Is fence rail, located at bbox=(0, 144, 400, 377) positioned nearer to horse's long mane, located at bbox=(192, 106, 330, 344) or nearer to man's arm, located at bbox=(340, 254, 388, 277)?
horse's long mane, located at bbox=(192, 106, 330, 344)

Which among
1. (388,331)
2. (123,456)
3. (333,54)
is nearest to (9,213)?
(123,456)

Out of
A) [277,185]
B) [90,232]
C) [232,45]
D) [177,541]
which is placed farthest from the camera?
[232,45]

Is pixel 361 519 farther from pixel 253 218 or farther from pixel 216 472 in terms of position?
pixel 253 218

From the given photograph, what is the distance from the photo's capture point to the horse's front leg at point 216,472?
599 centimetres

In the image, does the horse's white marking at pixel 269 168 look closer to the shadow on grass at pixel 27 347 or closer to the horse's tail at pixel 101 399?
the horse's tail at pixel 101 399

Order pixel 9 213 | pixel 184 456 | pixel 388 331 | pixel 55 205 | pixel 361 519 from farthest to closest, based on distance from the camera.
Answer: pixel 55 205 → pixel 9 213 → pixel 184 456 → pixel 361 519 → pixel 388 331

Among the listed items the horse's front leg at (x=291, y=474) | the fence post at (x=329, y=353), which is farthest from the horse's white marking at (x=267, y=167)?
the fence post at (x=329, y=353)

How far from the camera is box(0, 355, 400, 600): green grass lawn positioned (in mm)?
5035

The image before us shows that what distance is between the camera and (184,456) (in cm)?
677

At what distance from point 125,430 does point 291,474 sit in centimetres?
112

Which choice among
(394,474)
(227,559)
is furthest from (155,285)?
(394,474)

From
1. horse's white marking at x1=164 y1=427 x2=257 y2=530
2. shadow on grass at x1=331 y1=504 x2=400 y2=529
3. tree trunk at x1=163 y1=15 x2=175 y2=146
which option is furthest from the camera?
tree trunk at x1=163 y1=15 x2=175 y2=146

......

THE REQUEST:
Quote everything from the row containing "Is pixel 361" down to the end of the rows, with no words changed.

RESULT OF THIS EXERCISE:
Is pixel 361 519 farther from pixel 253 218 or farther from pixel 216 472 in terms of position?
pixel 253 218

From the given photograph, what is the distance from the photo's capture point to the horse's front leg at point 216,472?
599 centimetres

In the image, does the horse's white marking at pixel 269 168 look closer to the shadow on grass at pixel 27 347 or closer to the horse's tail at pixel 101 399?
the horse's tail at pixel 101 399

Order pixel 9 213 | pixel 184 456 | pixel 388 331 | pixel 55 205 | pixel 361 519 from farthest to closest, based on distance from the camera.
Answer: pixel 55 205 → pixel 9 213 → pixel 184 456 → pixel 361 519 → pixel 388 331

Among the listed items the horse's front leg at (x=291, y=474) | the fence post at (x=329, y=353), which is farthest from the horse's white marking at (x=267, y=167)?
the fence post at (x=329, y=353)

How far from the camera is box(0, 355, 400, 600): green grass lawn positioned (in mm)?
5035

The image before us shows that what distance is between the camera and (184,456) (in cm)?
677

At what distance from point 125,430 does point 291,474 sit in centimetres?
112

Which choice among
(394,474)
(227,559)
is furthest from (155,285)?
(394,474)

From
1. horse's white marking at x1=164 y1=427 x2=257 y2=530
2. shadow on grass at x1=331 y1=504 x2=400 y2=529
3. tree trunk at x1=163 y1=15 x2=175 y2=146
which option is furthest from the camera?
tree trunk at x1=163 y1=15 x2=175 y2=146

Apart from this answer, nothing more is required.